Getting back to a greater focus on the general and geriatric eye care sector obviously takes more than just having your head back in the game. It takes specific, focused and sometimes costly action.

One core tactical action may be shifting your marketing and advertising budget. My general client advice for the next couple of years is for the typical LASIK media/marketing budget to pull back 40% and to shift half or more of this back into geriatric and general eye care promotion. Most active LASIK surgeons have already gotten comfortable with relatively high media budgets; all they need to do is shift audience and market segments. In repositioning your practice, you can quickly pass your more timid competitors in the current environment.

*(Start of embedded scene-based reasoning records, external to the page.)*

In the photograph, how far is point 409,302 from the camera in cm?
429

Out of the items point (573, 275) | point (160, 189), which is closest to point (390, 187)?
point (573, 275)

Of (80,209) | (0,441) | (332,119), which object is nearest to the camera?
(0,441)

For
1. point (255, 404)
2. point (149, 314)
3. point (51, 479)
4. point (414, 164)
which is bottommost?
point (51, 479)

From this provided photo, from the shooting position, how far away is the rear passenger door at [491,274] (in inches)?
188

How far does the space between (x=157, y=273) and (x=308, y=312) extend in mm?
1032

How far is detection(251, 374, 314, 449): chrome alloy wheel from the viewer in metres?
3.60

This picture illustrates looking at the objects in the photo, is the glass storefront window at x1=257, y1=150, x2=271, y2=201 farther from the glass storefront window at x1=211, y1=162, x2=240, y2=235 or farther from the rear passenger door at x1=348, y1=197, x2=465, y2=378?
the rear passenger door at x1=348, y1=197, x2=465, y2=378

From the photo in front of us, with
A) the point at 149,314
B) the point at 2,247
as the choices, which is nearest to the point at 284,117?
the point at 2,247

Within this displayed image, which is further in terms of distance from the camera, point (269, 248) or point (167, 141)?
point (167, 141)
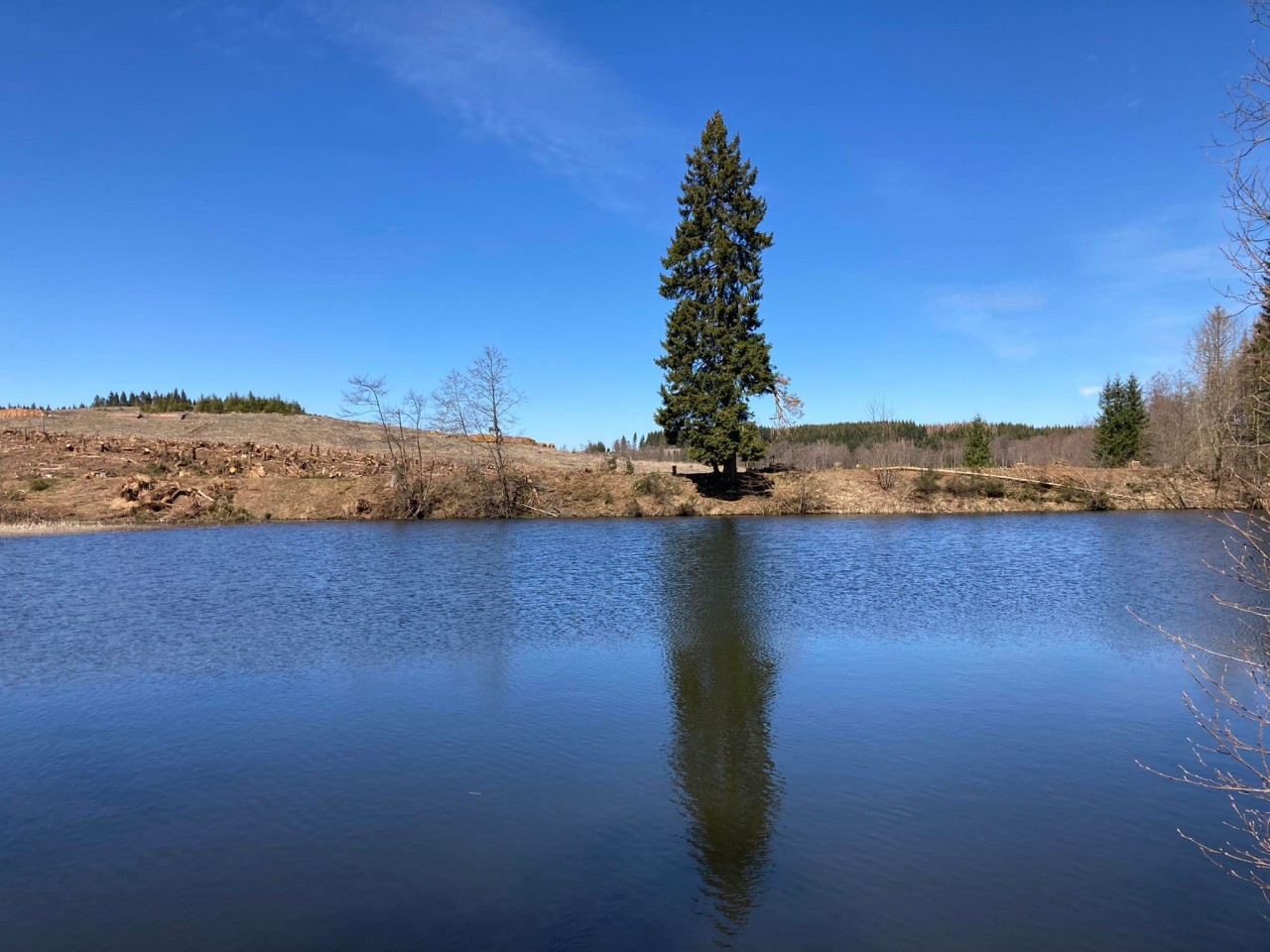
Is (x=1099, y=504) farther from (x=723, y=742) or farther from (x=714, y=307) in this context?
(x=723, y=742)

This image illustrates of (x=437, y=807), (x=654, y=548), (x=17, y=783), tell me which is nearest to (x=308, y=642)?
(x=17, y=783)

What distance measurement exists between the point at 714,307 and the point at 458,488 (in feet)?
66.4

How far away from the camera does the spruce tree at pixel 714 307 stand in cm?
4725

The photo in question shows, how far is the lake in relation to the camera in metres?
6.66

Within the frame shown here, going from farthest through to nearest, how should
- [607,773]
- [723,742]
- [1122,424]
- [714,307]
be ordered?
[1122,424] → [714,307] → [723,742] → [607,773]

If you can accomplish a relative shift in your patient care portfolio, you won't just fill more vacant chair time. Unlike the typical LASIK patient, your senior patient will likely receive services for years. So the global revenue and profit yield per new senior patient is far higher than for the one-time "catch-and-release" patient.

Here are additional check-offs for your repositioning to-do list:

  • My rule of thumb is that your senior and general practice should be spending about 3% to 5% of the revenue from that part of your practice, year in and year out, on marketing.
  • Make sure a live operator picks up your phone, if at all possible.
  • Get back into health fairs, senior nutrition site screenings, OD outreach and other traditional marketing tactics. You'll be amazed how many of these niches have been abandoned in recent years — getting back to them first could be your key to success for the next few years.
  • If you got into LASIK because you were bored with cataracts, find some new leading-edge aspect of cataract surgery that's interesting. Come to think of it, cataract surgery is refractive surgery, isn't it?
  • Adopt a zero-defects recall system and polish customer service: A great geriatric eye care advertising program can potentially make wobbly operations fail faster.
  • Aim to build your total cataract case volumes to 50+ cases a month, alone or in concert with compatible partners or associates, so you can eventually add a surgical facility in many states. Ancillary facility income is critical to replace cataract professional fee income.
  • Remember that eye care is a largely fixed-cost service business. A 10% drop in revenue typically can result in a 20+% drop in your take-home pay. Sustaining revenue is critical. If you can't sustain revenue by repositioning the practice, you must then redouble efforts to reduce operating costs.

Unless you're nearing retirement, general economic cycles will influence your ophthalmic business affairs, both positively and negatively, several more times in the coming years of your career. Each successive cycle will force important decisions about balancing your service mix.

Each of these decisions requires a rational fit between broad national market trends, your local conditions, your practice's economic demands and, as importantly, your professional standards and interests. Weaving these disparate threads into a viable practice fabric is at once the most challenging and the most satisfying part of owning an independent practice today.